TASK INPUT |
────────────────
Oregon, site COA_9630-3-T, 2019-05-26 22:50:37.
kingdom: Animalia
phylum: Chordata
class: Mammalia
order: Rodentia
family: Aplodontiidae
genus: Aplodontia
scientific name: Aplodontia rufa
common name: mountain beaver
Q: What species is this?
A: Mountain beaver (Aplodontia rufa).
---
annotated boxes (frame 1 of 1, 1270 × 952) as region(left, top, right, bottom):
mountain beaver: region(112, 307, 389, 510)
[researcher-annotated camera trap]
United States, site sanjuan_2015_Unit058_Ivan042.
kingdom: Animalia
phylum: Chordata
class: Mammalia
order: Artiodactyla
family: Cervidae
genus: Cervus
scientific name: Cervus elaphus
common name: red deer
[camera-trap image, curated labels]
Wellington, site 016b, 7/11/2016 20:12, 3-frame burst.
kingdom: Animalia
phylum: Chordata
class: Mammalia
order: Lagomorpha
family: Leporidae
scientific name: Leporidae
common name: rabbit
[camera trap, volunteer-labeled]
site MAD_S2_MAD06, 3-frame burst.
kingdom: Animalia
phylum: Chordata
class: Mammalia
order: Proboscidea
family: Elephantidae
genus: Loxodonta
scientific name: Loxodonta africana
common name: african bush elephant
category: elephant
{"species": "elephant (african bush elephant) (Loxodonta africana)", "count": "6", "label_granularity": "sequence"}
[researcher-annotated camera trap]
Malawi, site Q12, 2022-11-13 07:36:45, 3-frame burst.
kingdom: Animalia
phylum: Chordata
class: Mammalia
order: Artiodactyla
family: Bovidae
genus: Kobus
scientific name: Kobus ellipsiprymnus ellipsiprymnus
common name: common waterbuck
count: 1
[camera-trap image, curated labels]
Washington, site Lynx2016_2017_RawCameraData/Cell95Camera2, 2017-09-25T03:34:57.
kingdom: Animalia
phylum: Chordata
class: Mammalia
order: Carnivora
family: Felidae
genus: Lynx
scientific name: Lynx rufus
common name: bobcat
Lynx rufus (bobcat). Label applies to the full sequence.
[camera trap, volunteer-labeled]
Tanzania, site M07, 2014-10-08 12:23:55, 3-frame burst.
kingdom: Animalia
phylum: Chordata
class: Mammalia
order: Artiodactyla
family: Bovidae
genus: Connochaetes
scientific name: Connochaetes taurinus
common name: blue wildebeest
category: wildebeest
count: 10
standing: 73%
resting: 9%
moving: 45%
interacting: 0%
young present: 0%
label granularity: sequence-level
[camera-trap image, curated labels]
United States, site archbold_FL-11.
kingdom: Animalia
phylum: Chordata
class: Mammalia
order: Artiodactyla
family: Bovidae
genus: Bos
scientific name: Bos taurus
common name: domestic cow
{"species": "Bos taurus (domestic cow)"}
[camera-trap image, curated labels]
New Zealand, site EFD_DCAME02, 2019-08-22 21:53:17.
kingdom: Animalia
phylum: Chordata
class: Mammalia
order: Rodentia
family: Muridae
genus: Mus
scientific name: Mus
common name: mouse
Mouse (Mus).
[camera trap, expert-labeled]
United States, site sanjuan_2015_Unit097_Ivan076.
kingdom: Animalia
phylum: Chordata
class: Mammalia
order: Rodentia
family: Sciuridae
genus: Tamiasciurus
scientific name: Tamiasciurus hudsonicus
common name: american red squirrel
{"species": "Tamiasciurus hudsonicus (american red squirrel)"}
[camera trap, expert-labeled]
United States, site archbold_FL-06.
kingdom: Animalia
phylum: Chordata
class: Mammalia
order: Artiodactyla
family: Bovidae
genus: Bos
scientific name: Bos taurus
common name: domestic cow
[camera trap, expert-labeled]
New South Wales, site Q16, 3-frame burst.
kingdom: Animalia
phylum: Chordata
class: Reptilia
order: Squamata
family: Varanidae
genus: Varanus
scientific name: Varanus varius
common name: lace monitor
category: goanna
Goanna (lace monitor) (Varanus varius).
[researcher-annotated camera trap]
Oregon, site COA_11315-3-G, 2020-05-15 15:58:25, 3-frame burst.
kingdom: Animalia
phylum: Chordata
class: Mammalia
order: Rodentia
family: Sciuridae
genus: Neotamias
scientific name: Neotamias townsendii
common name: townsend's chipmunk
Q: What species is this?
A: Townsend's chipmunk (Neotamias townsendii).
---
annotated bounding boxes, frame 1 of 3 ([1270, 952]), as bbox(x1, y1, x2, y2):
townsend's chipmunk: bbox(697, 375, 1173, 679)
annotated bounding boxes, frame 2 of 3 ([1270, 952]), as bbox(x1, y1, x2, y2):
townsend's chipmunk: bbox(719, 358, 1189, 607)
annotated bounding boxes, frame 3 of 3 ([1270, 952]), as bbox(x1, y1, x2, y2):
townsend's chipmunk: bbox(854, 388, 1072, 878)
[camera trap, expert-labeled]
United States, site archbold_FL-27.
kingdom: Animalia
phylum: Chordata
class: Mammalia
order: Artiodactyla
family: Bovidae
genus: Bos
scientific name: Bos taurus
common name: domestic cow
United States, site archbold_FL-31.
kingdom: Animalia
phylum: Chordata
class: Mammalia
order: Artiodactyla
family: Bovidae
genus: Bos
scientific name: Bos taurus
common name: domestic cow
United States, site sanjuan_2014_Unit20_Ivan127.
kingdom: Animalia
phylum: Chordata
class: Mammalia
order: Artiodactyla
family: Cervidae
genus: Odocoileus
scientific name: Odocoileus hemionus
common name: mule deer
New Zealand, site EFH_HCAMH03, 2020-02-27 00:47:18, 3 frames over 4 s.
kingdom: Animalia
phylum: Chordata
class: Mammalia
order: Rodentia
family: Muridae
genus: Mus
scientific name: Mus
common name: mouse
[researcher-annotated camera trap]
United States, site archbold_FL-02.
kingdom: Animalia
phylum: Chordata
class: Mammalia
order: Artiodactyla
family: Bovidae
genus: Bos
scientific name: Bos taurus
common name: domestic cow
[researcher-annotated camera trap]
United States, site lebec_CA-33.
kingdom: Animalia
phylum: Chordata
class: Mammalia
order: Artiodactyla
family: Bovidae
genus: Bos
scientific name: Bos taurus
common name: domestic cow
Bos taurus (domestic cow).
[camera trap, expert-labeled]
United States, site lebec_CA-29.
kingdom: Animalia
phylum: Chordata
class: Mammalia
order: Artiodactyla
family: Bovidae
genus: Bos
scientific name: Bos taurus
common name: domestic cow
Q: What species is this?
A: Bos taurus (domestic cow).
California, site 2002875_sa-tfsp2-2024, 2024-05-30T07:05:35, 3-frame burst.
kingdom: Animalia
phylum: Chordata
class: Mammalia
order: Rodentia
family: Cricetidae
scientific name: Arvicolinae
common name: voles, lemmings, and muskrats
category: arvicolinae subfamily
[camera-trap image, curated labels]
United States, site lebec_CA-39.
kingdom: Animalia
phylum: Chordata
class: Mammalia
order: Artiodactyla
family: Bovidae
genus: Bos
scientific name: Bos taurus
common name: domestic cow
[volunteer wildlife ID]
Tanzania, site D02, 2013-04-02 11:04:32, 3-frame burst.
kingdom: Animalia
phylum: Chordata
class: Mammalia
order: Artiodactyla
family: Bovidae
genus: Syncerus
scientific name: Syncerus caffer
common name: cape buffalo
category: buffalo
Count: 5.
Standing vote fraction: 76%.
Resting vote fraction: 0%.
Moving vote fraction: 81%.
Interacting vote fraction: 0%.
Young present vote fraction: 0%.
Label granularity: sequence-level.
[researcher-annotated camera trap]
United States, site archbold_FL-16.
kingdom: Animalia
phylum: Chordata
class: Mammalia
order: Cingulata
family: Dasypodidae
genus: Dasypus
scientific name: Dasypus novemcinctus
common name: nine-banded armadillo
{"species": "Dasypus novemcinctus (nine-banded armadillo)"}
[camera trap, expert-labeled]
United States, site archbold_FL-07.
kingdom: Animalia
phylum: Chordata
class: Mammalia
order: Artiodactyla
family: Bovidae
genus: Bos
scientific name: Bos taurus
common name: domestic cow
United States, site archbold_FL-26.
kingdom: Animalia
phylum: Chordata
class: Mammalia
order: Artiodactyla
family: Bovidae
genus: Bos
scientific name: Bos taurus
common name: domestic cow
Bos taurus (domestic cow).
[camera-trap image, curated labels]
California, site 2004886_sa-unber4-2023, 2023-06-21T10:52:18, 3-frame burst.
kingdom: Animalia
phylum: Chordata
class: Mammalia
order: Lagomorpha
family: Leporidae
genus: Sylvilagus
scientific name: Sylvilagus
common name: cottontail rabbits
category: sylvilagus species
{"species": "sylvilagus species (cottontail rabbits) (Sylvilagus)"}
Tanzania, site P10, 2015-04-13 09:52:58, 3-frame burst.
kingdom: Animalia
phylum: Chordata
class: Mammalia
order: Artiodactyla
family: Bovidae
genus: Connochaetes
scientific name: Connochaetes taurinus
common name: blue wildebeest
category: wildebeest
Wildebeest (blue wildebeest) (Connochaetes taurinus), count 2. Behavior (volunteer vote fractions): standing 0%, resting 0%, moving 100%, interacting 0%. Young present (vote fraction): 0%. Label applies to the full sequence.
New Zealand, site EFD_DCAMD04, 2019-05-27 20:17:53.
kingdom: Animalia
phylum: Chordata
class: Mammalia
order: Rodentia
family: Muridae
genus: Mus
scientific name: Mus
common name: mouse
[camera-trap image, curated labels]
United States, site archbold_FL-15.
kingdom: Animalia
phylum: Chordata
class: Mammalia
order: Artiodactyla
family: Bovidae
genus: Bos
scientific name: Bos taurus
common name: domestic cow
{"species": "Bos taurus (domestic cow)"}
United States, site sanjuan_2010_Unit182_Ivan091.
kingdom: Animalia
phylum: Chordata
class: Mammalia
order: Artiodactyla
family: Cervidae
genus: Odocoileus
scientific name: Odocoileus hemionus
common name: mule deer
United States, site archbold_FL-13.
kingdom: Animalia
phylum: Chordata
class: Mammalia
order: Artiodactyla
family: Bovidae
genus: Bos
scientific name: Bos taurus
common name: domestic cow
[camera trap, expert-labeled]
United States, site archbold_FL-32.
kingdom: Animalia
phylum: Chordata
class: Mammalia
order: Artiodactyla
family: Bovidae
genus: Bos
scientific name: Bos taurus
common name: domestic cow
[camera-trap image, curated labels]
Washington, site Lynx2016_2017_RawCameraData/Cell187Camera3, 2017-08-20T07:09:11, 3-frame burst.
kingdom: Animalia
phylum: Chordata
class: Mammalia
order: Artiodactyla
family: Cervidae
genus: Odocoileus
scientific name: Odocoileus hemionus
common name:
────────────────
EXERCISE OBJECTIVE |
Give again, exactly as written, the lines running from the first line of the data above through the line that contains "scientific name: Loxodonta africana".

RESPONSE AREA |
Oregon, site COA_9630-3-T, 2019-05-26 22:50:37.
kingdom: Animalia
phylum: Chordata
class: Mammalia
order: Rodentia
family: Aplodontiidae
genus: Aplodontia
scientific name: Aplodontia rufa
common name: mountain beaver
Q: What species is this?
A: Mountain beaver (Aplodontia rufa).
---
annotated boxes (frame 1 of 1, 1270 × 952) as region(left, top, right, bottom):
mountain beaver: region(112, 307, 389, 510)
[researcher-annotated camera trap]
United States, site sanjuan_2015_Unit058_Ivan042.
kingdom: Animalia
phylum: Chordata
class: Mammalia
order: Artiodactyla
family: Cervidae
genus: Cervus
scientific name: Cervus elaphus
common name: red deer
[camera-trap image, curated labels]
Wellington, site 016b, 7/11/2016 20:12, 3-frame burst.
kingdom: Animalia
phylum: Chordata
class: Mammalia
order: Lagomorpha
family: Leporidae
scientific name: Leporidae
common name: rabbit
[camera trap, volunteer-labeled]
site MAD_S2_MAD06, 3-frame burst.
kingdom: Animalia
phylum: Chordata
class: Mammalia
order: Proboscidea
family: Elephantidae
genus: Loxodonta
scientific name: Loxodonta africana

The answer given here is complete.